Figure 5. Phosphorylation of Dcp1a occurs in 200–380 region of the protein.

GFP constructs containing different fragments of the hDcp1a protein were transfected into U2OS cells and their assembly into PBs was monitored. The symbol √ indicates accumulation in PBs and the symbol×indicates no accumulation. (A) C-terminal truncations showing that region 1–200 is important for assembly into PBs. (B) N-terminal truncations. (Bar 20 µm). (C) Change in SDS-PAGE mobility in extracts from mitotic cells was detected for the 1–380 aa GFP-Dcp1a truncated protein, but not in the 1–200 and 75–200 aa forms. The blots were reacted with anti-GFP. Tubulin was used as a loading control.

Figure 6. Serine mutated Dcp1a proteins assembled into PBs.

(A) Serine to alanine mutated GFP-Dcp1a proteins assembled in PBs in U2OS cells, and (B) disassembled during mitosis. Enlarged insets are boxed. DNA was counterstained with Hoechst. (Bar 20 µm).

Figure 7. Serine 522 and 523 mutations affect Dcp1a association/dissociation dynamics in PBs.

(A) Plot showing the average number of PBs in cells expressing the different serine mutated forms of Dcp1a. A statistically significant reduction in PB numbers was seen in cells expressing the S522,523A and S319A mutations (n = 40). Error bars represent STDEV and a T-Test was performed. (B) PBs containing the different serine mutated proteins were photobleached and the kinetics of recovery were analyzed. The curves represent an average of 20 PBs in 10 cells. The recovery curves were statistically different as seen by Mann-Whitney (non parametric test). The recovery curves were fit by Matlab and the t_1/2 recovery times and fixed fractions were calculated and showed a reduction in Dcp1a association with the PB structure in cells expressing the S522,423A mutant.

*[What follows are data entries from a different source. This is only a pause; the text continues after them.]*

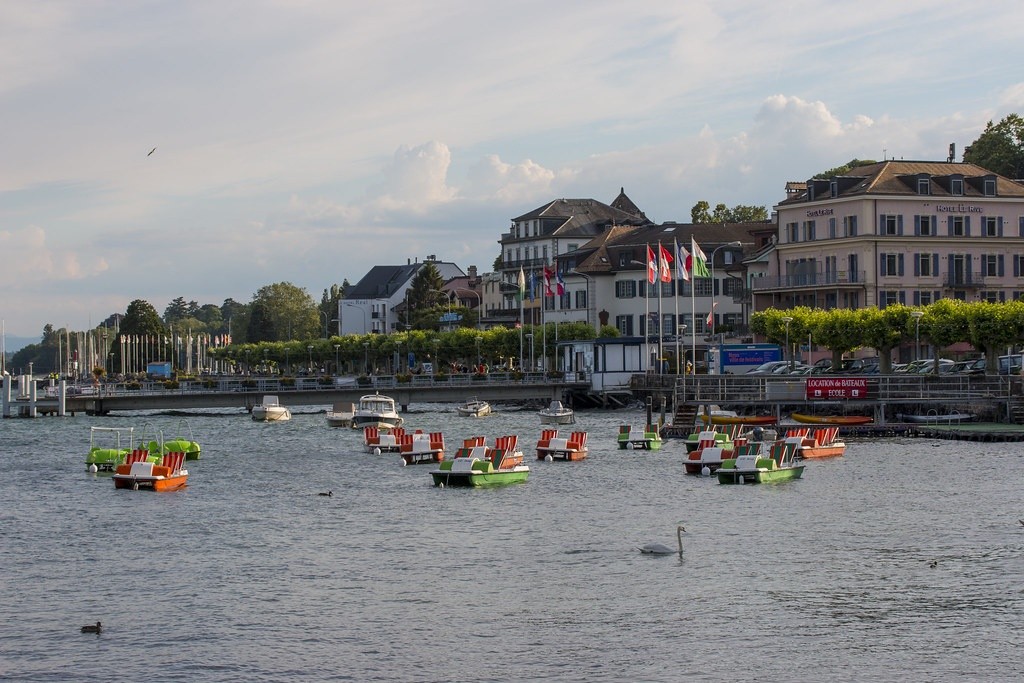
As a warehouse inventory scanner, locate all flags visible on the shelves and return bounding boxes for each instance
[527,263,539,304]
[544,268,554,298]
[659,242,673,283]
[647,244,658,284]
[517,266,525,302]
[555,259,566,296]
[675,238,692,282]
[692,236,711,278]
[120,335,232,344]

Figure 8. Serine 315 is important for the hyper-phosphorylation of Dcp1a during cell division.

Top - The S319A and S522,523A mutated GFP-Dcp1a proteins showed prominent hyper-phosphorylation patterns compared to the S315A protein. Bottom - blot comparing the mobility shifts of the mutated proteins from mitotic cell extracts showing that S315A is the least affected.